The Sisters of St. Joseph of Carondelet and Consociates are again “Lead Sponsors” of the JRLC (Joint Religious Legislative Coalition) Day on the Hill.  It is a powerful and potent day of  “interfaith advocacy for social justice” that again includes over 800 representatives of all 67 Minnesota Legislative Districts.

Dr. Sayyid Syeed, National Director, Office for Interfaith and Community Alliances, Islamic Society of North America is presenting the keynote speech after which we will hear from Patrice Critchley-Menor, Diocese of Duluth regarding “Building our Coalitions.”

The issue briefings this year are: 

Family Economic Security Act          Human Trafficking

Budget Priorities and Taxes              Homes for All       Impartial Judiciary

At 11:45 the 2013 Lawrence D. Gibson Interfaith Social Justice Award will be presented to Governor Albert H. Quie and the 2013 Interfaith Social Justice Organization Award will be presented to Downtown Congregations to End Homelessness, Minneapolis

This afternoon affords participants the opportunity to meet with their legislators to bring the 2013 issues of the JRLC to their attention, encourage their support and leadership.

Part of being at the JRLC Day on the Hill is the opportunity to network with others, to connect with colleagues, hear from powerful leaders and get energized to continue to work of “collecting the power for mission (CSJ Acts of Chapter 2001).”

Our CSJ Table provided people with a bookmark highlighting our March events, including Breaking the Impasse IV with Simone Campbell, SSS, Executive Director, NETWORK, A Catholic Social Justice Lobby and Nan Madden, Director, Minnesota Budget Project; 11th Day Prayer for Peace, March 11 “International Women’s Day” which is being planned with St. Catherine University Multi-Cultural and International Programs, Campus Ministry and the Women’s Center; and a list of CSJ ministries with websites.  In addition, CSJ offered gifts of “Hooked by the Spirit,” the life story of Rita Steinhagen, CSJ and “In Search of the Divine: Immigration” (ISD) to visitors our table.

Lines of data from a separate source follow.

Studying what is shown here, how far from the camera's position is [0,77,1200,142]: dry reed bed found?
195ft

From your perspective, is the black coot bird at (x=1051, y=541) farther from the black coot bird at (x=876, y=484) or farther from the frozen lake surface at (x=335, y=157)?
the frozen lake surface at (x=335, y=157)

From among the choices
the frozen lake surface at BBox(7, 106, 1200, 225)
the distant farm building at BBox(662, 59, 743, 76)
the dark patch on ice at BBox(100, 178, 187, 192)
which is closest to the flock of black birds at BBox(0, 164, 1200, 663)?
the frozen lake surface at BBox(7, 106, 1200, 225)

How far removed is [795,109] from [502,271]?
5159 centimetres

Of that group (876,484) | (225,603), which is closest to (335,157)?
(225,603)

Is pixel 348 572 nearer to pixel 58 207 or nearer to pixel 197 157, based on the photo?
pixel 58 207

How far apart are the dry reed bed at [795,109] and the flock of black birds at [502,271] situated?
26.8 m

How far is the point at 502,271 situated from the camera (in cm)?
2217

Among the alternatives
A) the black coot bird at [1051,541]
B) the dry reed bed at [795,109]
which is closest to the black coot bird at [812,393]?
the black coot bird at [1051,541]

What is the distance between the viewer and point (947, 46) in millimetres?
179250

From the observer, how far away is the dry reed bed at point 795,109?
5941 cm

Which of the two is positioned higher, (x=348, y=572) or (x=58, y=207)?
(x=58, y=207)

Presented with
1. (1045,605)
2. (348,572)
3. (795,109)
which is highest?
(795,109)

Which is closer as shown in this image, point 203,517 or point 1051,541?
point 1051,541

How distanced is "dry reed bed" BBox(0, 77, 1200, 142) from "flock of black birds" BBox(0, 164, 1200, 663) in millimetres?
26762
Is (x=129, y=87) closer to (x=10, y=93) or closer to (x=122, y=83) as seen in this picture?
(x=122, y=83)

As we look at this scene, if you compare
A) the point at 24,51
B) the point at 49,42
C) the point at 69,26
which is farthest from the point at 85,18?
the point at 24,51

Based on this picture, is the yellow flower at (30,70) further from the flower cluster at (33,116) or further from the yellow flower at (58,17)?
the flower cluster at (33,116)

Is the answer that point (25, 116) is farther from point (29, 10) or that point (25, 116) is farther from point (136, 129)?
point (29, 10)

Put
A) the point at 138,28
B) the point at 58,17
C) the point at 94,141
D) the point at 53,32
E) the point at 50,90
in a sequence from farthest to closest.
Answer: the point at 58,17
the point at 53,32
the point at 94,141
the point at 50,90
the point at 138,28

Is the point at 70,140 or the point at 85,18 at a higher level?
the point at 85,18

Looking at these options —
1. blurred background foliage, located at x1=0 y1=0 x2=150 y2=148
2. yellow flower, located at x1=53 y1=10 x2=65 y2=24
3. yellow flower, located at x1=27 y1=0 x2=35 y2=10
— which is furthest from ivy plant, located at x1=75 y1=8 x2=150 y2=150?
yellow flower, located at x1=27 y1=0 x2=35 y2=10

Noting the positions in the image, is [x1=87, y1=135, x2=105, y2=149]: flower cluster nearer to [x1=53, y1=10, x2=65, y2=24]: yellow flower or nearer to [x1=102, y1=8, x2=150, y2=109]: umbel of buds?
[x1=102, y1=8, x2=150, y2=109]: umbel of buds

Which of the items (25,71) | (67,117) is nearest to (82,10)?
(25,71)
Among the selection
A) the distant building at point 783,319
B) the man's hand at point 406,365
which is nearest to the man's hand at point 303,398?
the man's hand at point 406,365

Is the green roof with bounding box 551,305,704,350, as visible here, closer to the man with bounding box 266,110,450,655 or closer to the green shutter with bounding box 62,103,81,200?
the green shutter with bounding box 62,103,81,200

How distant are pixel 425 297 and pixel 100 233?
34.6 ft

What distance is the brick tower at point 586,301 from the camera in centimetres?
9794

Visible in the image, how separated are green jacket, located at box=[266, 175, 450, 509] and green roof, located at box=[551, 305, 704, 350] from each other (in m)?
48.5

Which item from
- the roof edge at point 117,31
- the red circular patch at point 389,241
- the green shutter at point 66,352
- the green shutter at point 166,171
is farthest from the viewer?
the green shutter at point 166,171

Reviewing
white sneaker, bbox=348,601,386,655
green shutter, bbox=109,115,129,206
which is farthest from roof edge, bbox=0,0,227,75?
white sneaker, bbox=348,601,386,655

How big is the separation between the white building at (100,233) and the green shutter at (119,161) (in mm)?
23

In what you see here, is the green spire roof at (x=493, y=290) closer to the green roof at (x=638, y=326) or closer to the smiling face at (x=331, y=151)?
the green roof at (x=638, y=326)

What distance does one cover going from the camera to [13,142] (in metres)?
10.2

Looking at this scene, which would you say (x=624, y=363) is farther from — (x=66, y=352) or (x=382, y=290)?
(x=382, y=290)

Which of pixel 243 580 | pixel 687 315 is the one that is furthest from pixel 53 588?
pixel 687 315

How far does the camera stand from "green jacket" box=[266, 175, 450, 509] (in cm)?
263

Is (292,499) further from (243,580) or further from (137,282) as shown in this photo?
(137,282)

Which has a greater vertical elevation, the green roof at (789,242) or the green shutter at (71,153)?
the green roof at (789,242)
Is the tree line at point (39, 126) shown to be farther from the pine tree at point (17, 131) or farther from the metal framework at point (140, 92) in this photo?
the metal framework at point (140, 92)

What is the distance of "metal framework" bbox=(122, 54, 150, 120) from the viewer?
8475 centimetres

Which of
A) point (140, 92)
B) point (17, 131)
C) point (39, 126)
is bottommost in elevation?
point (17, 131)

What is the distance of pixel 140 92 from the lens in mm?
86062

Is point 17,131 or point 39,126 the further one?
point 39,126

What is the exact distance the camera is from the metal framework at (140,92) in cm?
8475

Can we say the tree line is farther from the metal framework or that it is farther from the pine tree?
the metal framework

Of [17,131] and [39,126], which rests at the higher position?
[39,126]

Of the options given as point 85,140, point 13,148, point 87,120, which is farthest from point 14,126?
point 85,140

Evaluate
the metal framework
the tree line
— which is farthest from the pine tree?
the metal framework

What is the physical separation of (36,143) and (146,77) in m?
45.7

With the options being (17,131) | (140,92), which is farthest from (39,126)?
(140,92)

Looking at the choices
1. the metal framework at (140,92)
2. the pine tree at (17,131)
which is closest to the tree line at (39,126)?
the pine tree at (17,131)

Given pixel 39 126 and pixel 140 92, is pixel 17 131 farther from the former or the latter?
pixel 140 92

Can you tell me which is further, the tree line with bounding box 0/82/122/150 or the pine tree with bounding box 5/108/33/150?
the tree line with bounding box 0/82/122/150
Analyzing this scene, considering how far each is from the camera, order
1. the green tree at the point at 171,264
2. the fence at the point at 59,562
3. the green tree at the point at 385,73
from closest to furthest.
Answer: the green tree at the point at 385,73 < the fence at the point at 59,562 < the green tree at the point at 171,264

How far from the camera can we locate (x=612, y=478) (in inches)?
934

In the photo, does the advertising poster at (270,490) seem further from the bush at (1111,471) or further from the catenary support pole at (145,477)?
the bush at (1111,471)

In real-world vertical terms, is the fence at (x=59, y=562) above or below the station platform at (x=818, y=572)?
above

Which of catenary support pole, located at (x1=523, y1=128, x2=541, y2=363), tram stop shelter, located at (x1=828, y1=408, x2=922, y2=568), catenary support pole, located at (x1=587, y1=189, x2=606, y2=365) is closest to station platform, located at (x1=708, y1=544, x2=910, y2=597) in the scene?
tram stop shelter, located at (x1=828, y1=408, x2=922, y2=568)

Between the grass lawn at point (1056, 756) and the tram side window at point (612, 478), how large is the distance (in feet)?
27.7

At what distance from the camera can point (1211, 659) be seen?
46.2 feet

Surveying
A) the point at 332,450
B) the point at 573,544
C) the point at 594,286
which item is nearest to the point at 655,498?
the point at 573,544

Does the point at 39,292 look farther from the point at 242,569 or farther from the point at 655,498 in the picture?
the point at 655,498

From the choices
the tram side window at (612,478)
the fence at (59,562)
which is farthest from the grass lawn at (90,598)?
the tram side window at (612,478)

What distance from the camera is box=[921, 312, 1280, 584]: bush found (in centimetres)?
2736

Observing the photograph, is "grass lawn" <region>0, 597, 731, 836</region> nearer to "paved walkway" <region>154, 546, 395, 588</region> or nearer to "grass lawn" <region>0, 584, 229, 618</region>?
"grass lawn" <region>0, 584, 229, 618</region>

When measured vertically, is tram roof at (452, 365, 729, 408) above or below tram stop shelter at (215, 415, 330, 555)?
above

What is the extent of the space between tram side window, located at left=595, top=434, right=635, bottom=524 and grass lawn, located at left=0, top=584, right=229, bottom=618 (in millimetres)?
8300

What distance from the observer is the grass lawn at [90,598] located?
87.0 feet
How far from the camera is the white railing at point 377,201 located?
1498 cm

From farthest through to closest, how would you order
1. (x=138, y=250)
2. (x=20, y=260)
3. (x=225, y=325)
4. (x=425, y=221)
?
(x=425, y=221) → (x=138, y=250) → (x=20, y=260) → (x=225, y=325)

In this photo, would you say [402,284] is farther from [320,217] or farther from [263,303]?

Having immigration as the topic of the newest ISD providing voice to three people who migrated to the United States and are now citizens, is powerful with Immigration Reform having more support than anytime since 1986.  The DVDs are now in the hands of high school students, high school teachers, parish leaders, the Minnesota Council of Churches and United Theological Seminary to name but a few. 

JRLC Day on the Hill is another example of the great non-partisan work that is critical to a healthy democracy.